[EXCERPTED TEXT]

This week, SAP, a German software development firm, and the Technical University Munich's proteomics and bioanalytics department launched ProteomicsDB, a free web-based repository of human proteins and peptides from mass spectrometry experiments that’s based on the SAP Hana platform — an in-memory database system.
ProteomicsDB contains more than 11,000 datasets from human cancer cell lines, tissues, and body fluids that users can explore either by protein or by chromosome. According to its developers, the data in the repository maps from more than 18,000 human genes — about 92 percent of the human proteome.
Bernhard Kuster, the head of TUM's proteomics and bioanalytics department, told BioInform that the idea for the resource grew out of an internal need at TUM for a place to store proteomics data so that it could be mined and interpreted. They also wanted a clearer picture, he said, of how much of the human proteome had actually been identified.
The SAP collaboration was the result of a pre-existing business relationship between Kuster and a current SAP employee, he said. The two had previously co-developed a database system for a small biotechnology company.
SAP was interested in working with TUM because, like other large IT companies, they "have an interest in trying to explore how [to] deal with these large quantities of data" particularly in the context of personalized medicine, he said.
The database is backed by 50 terabytes of storage, 2 TB of random access memory, and 160 processing units. According to Kuster the combination of compute power and in-memory technology makes ProteomicsDB much faster than similar resources such as the Proteomics Identifications (PRIDE) database — a public repository of proteomics data managed by the European Bioinformatics Institute.
Because "most of the data sits … in the computer[s] memory" it can respond to queries much faster than systems that store information on external disks, he explained. This allows "[us] to get the data out in real time … you type in the name of a protein and it will not be more than a second or two before you can actually see the data and … drill down to the level of individual tandem mass spectra … to see underlying evidence."
Other features of the tool include a direct interface to three programming languages — L, C++, and R — which allows more flexible calculations than are possible with standard structure query language. Its interface is built on a JavaScript framework for HTML5 and is optimized for Google Chrome but it can also support Internet Explorer and Mozilla Firefox.
The developers believe that the database will be a source of useful targets for drug development to the pharmaceutical and biotechnology industries, and that it will also be of use in other kinds of biomedical research efforts.

[/EXCERPTED TEXT]

**TASKS FOR THIS EXERCISE**.
(1) Say whether each statement agrees with the ProteomicsDB article. Answer yes or no for each and quote the deciding words from the article. (a) ProteomicsDB is built on an in-memory database system. (b) The database is backed by 2 TB of storage. (c) The interface is optimized for Mozilla Firefox.
(2) According to the ProteomicsDB article, about what share of the human proteome does the repository's data cover?
(3) Pick up the ProteomicsDB article after its final sentence and continue it.

[DATA FOR REVIEW]

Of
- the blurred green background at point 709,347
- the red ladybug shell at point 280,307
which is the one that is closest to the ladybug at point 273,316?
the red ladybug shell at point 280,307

[/DATA FOR REVIEW]
[DATA FOR REVIEW]

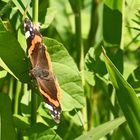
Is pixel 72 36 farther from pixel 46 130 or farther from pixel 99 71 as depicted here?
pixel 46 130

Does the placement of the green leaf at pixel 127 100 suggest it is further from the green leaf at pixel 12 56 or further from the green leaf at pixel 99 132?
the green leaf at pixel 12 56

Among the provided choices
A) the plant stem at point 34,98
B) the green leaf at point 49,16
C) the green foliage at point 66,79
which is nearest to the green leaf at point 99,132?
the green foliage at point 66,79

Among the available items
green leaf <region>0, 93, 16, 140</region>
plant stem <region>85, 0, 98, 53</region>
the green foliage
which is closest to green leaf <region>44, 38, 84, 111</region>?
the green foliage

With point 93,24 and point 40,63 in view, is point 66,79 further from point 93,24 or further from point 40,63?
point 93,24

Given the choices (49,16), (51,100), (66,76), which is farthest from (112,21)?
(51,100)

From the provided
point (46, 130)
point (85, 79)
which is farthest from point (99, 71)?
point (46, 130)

[/DATA FOR REVIEW]
[DATA FOR REVIEW]

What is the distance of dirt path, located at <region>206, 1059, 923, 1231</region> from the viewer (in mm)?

[/DATA FOR REVIEW]

**ANSWER SET**.
(1)
(a) Yes: "based on the SAP Hana platform — an in-memory database system."
(b) No: "backed by 50 terabytes of storage, 2 TB of random access memory."
(c) No: "is optimized for Google Chrome but it can also support Internet Explorer and Mozilla Firefox."

(2) About 92 percent, mapped from more than 18,000 human genes.

(3)
Currently, ProteomicsDB has about 2.96 TB of data. A large portion of the information, Kuster said, was generated at TUM but it also includes data from researchers at other institutions. For example, scientists from the Laboratory of Proteome Research in Japan's National Institute of Biomedical Innovation provided data from a study they did as part of the Chromosome-centric Human Proteome Project — an effort to create an annotated proteomic catalog for each chromosome.
According to a paper published in the Journal of Proteome Research, Shiromizu et al "integrated proteomic and phosphoproteomic analysis results from chromosome-independent biomarker discovery research to create a chromosome-based list of proteins and phosphorylation sites." The data used in the study came from five colorectal cancer tissue and cell line samples. The researchers reported that they were able to identify and categorize "1,278 proteins, including 8,305 phosphoproteins and 28,205 phosphorylation sites …on a chromosome-by-chromosome basis."
Another data source is a study that was done by researchers from the Queen Mary University of London. That study, published in Science Signaling by Casado et al, describes a computational approach called kinase-substrate enrichment analysis that was used "to systematically infer the activation of given kinase pathways from mass spectrometry-based phosphoproteomic analysis of acute myeloid leukemia cells."
ProteomicsDB also contains information from several publicly available resources such as PeptideAtlas, a compendium of peptides from tandem mass spectrometry projects that is managed by the Seattle, Wash.-based Institute for Systems Biology; and the ProteomeXchange, an EBI-led consortium that coordinates the submission of MS proteomics data to existing repositories.
Now, "we are trying to fill up the gaps" in the repository and "we are trying to get the community engaged," Kuster said. The group has added an "adopt a protein" module to ProteomicsDB's home page through which proteomics labs can submit new proteins that aren't already included in the database.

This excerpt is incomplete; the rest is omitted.